**Indicación:** Reproduce el fragmento sobre la ética empresarial comenzando por "Sin embargo, esto" y continuando hasta "las relaciones internacionales….". Cambia "globalizado" por "interconectado".

**Fragmento:**
++++++++

Ahora bien: quedarse en este aspecto negativo, por así decir, de la ética, no deja de ser una simplificación de lo que la propia ética significa y puede llegar a suponer como propuesta de mejores prácticas y de proyectos ilusionantes. Junto a la dimensión deontológica de la ética–deón, significa “deber” en griego-, está también la versión complementaria, que apunta hacia lo utópico.
Hay, cierto es, deberes que cumplir, obligaciones a las que atenerse… y ello, sin titubear, al margen de duda alguna; y con total y rigurosa exigibilidad. De manera correlativa, tenemos derechos que respetar, de forma incontestable, siempre y a priori. Pensemos en la necesidad –últimamente, encarecida desde la Organización de las Naciones Unidas– de atender a que no se conculquen de ninguna forma los Derechos Humanos en la dinámica empresarial –producción deslocalizada, por ejemplo…-; e incluso a reparar y resarcir a quienes pudieren haberse visto atropellados en sus derechos por la actuación de una determinada empresa u organización… Y todo ello, al margen de las consecuencias mejores o peores –y de todo tipo: económicas, también- que hayan de seguirse de ello. Los requerimientos básicos de justicia y respeto a la dignidad de las personas a los que hacíamos referencia en anteriores escritos, son un ejemplo de requerimiento deontológico que traza unas líneas rojas, más allá de las cuales no se debe nunca pasar.
Sin embargo, esto no es sino parte de la historia; pues, al lado del momento deontológico, la ética ofrece, como decíamos, un complementario aspecto propositivo.Este ya no se presenta con carácter de innegociabilidad y de exigencia incuestionable. Por contra, adopta el tono de oferta, de proposición, de proyecto que merecería la pena acometer… porque se entiende que es bueno. Y que puede ser bueno para múltiples agentes o grupos de interés –Stakeholders-, dentro y fuera de la empresa… y que puede llegar a tener un impacto positivo en la resolución de alguno de los grandes desafíos con los que nos enfrentamos en este mundo globalizado, crecientemente desigual, lábil en lo ecológico, fragmentado en lo cultural y demasiado tenso en el tablero geopolítico y estratégico de las relaciones internacionales….
La empresa que entra en esta dinámica de contribuir a la construcción de un mundo más seguro, más estable, más sostenible y humano, evidencia un nivel de autoconciencia y de madurez muy por encima de la tónica habitual. Es todavía minoritaria esta manera de entender la relación que la altura de los tiempos pide que se establezca entre la empresa y la sociedad. Pero, poco a poco, van dándose pasos significativos respecto al nuevo papel que la empresa y los negocios pueden llegar a representar en la construcción de un mundo más sostenible y, por ende, más justo.
En este sentido, cabe hacer mención de los diecisiete Objetivos para el Desarrollo Sostenible –o SDG, así denominados por sus siglas en inglés: Sustainable Development Goal-, que se vienen impulsando desde hace dos años desde la ONU y que, a su vez, heredaron el espíritu de los, en su momento, denominados Objetivos del Milenio, en vigor entre 2000 y 2015.

++++++++

**Material recopilado:**
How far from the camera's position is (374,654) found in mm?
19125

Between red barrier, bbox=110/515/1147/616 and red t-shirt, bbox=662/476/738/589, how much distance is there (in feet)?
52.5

++++++++

**Resultado:**
Sin embargo, esto no es sino parte de la historia; pues, al lado del momento deontológico, la ética ofrece, como decíamos, un complementario aspecto propositivo.Este ya no se presenta con carácter de innegociabilidad y de exigencia incuestionable. Por contra, adopta el tono de oferta, de proposición, de proyecto que merecería la pena acometer… porque se entiende que es bueno. Y que puede ser bueno para múltiples agentes o grupos de interés –Stakeholders-, dentro y fuera de la empresa… y que puede llegar a tener un impacto positivo en la resolución de alguno de los grandes desafíos con los que nos enfrentamos en este mundo interconectado, crecientemente desigual, lábil en lo ecológico, fragmentado en lo cultural y demasiado tenso en el tablero geopolítico y estratégico de las relaciones internacionales….